SOURCE EXCERPT.
==================================================

My Lords, what success are the Government having in ensuring that there are sufficient prison officers to escort prisoners to education when education facilities and teachers are available? What success are they having in ensuring that prisoners who were in education when they went into prison are kept in touch and given the same curriculum as they had when they left and which they will rejoin when they get out?

Lord Filkin

My Lords, we certainly have to address both those points if we are to construct an effective system to increase the likelihood that someone who has been in prison will be able to go into employment. The central issue we are looking at—and we are at the start of a fairly fundamental review—is what a system would need to look like such that when someone left prison and was in supervision afterwards, it would be possible for them to earn a living without reoffending. At present, if a person is incapable of getting work, we know what is likely to happen as a consequence. The two points raised by the noble Lord are part of the review, but it needs to go considerably wider.

Lord Acton

My Lords, is my noble friend aware that in a Written Question on 4 May I advocated that educated prisoners should teach illiterate prisoners how to read? Is he further aware that my noble friend Lady Scotland gave a positive reply? She went on to say: There are plans to support activity to train prisoners, prison officers and staff from other agencies to become adult learner supporters".—[Official Report, 4/5/04; col. WA 106.] Can my noble friend say how these plans are developing?

Lord Filkin

My Lords, it is axiomatic that my noble friend Lady Scotland always gives my noble friend Lord Acton helpful replies, as most of us know. The more specific answer is that we are very positive about the concept of peer support because there is the resource in the prison of someone with education capability. We have commissioned the Centre for British Teachers to carry out a short study to evaluate how the benefits of the Toe by Toe programme for adults can be adapted to fit in with the Skills for Life strategy. We are actively interested in this issue.

Baroness Linklater of Butterstone

My Lords, can the Minister explain what is the retendering process for the prison education contract since the Government announced in January that Project REX, as it was called, was to be abandoned?

==================================================

TASK 1. According to the debate excerpt, which organization was commissioned to study how the benefits of Toe by Toe for adults could fit with the Skills for Life strategy?

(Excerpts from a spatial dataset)

==================================================

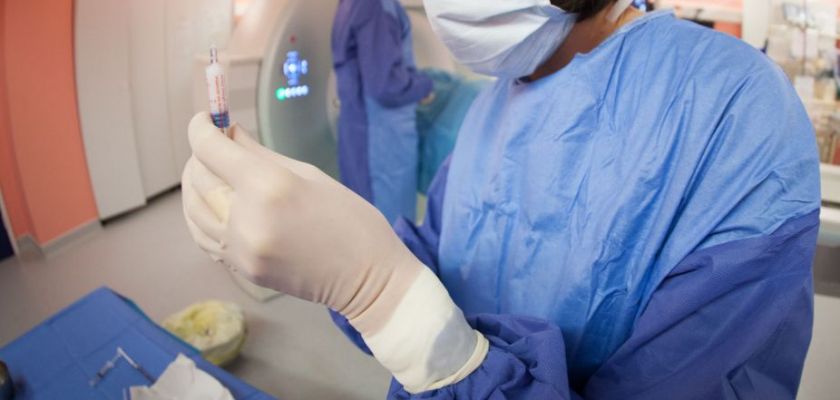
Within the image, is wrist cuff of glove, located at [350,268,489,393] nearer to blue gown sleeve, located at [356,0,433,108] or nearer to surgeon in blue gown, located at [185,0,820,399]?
surgeon in blue gown, located at [185,0,820,399]

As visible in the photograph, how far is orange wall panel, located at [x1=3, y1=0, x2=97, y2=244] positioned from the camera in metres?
0.98

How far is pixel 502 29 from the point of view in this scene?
782 mm

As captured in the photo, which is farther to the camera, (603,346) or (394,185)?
(394,185)

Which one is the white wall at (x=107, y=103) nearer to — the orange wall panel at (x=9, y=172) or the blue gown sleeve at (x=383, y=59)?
the orange wall panel at (x=9, y=172)

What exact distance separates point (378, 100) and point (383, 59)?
0.16 metres

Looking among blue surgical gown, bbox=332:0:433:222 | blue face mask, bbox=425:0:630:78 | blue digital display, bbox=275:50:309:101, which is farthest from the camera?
blue surgical gown, bbox=332:0:433:222

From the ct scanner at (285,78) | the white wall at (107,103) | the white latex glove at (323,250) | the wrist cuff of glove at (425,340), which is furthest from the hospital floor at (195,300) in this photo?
the wrist cuff of glove at (425,340)

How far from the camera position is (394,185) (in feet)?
7.14

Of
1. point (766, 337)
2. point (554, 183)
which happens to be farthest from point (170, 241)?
point (766, 337)

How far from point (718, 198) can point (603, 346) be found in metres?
0.30

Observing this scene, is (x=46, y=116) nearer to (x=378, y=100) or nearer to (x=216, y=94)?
(x=216, y=94)

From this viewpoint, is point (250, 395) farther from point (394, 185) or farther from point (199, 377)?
point (394, 185)

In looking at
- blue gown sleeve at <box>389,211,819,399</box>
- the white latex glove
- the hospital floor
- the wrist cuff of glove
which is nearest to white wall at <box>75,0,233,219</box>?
the hospital floor

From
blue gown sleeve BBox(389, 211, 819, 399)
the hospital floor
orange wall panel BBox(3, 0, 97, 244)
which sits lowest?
the hospital floor
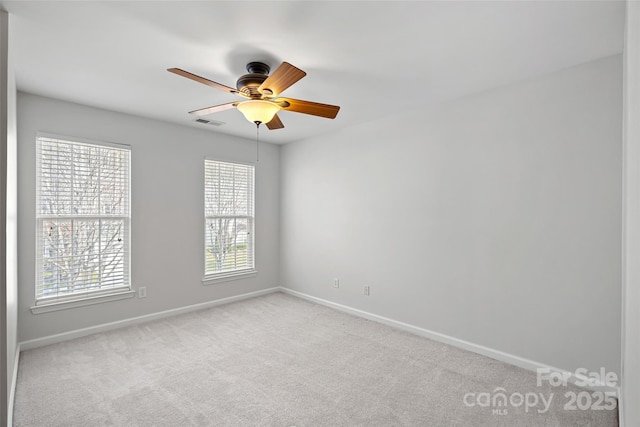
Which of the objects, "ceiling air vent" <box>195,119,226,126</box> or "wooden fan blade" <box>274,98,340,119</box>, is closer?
"wooden fan blade" <box>274,98,340,119</box>

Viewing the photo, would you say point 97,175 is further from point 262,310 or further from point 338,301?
point 338,301

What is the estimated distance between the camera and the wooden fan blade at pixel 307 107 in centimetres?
244

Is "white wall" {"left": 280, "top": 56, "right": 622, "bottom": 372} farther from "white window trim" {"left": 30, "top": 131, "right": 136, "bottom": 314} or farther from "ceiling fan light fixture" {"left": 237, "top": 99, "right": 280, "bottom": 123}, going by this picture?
"white window trim" {"left": 30, "top": 131, "right": 136, "bottom": 314}

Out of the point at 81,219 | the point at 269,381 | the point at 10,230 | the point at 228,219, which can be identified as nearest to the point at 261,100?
the point at 10,230

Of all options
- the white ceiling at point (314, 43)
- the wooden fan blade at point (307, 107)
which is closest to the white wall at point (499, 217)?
the white ceiling at point (314, 43)

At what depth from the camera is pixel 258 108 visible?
241 centimetres

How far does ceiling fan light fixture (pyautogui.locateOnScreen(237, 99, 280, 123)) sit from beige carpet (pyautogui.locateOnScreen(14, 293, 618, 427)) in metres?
2.12

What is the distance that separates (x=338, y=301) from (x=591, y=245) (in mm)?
2892

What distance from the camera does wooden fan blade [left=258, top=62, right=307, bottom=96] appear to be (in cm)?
193

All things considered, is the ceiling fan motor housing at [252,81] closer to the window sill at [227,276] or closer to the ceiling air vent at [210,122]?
the ceiling air vent at [210,122]

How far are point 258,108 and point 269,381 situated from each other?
2.16m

==================================================

TASK 2. Please express the records as a Markdown table with columns n and Line, numbering each row and leaving out blank lines. Cover only the stretch from the line that contains "How far does" through the end of the records.

WORKED SOLUTION 1. The Centre for British Teachers.

WORKED SOLUTION 2.
| n | Line |
|---|---|
| 1 | How far does ceiling fan light fixture (pyautogui.locateOnScreen(237, 99, 280, 123)) sit from beige carpet (pyautogui.locateOnScreen(14, 293, 618, 427)) in metres? |
| 2 | 2.12 |
| 3 | What is the distance that separates (x=338, y=301) from (x=591, y=245) (in mm)? |
| 4 | 2892 |
| 5 | What distance from the camera does wooden fan blade [left=258, top=62, right=307, bottom=96] appear to be (in cm)? |
| 6 | 193 |
| 7 | All things considered, is the ceiling fan motor housing at [252,81] closer to the window sill at [227,276] or closer to the ceiling air vent at [210,122]? |
| 8 | the ceiling air vent at [210,122] |
| 9 | How far are point 258,108 and point 269,381 situated from each other? |
| 10 | 2.16m |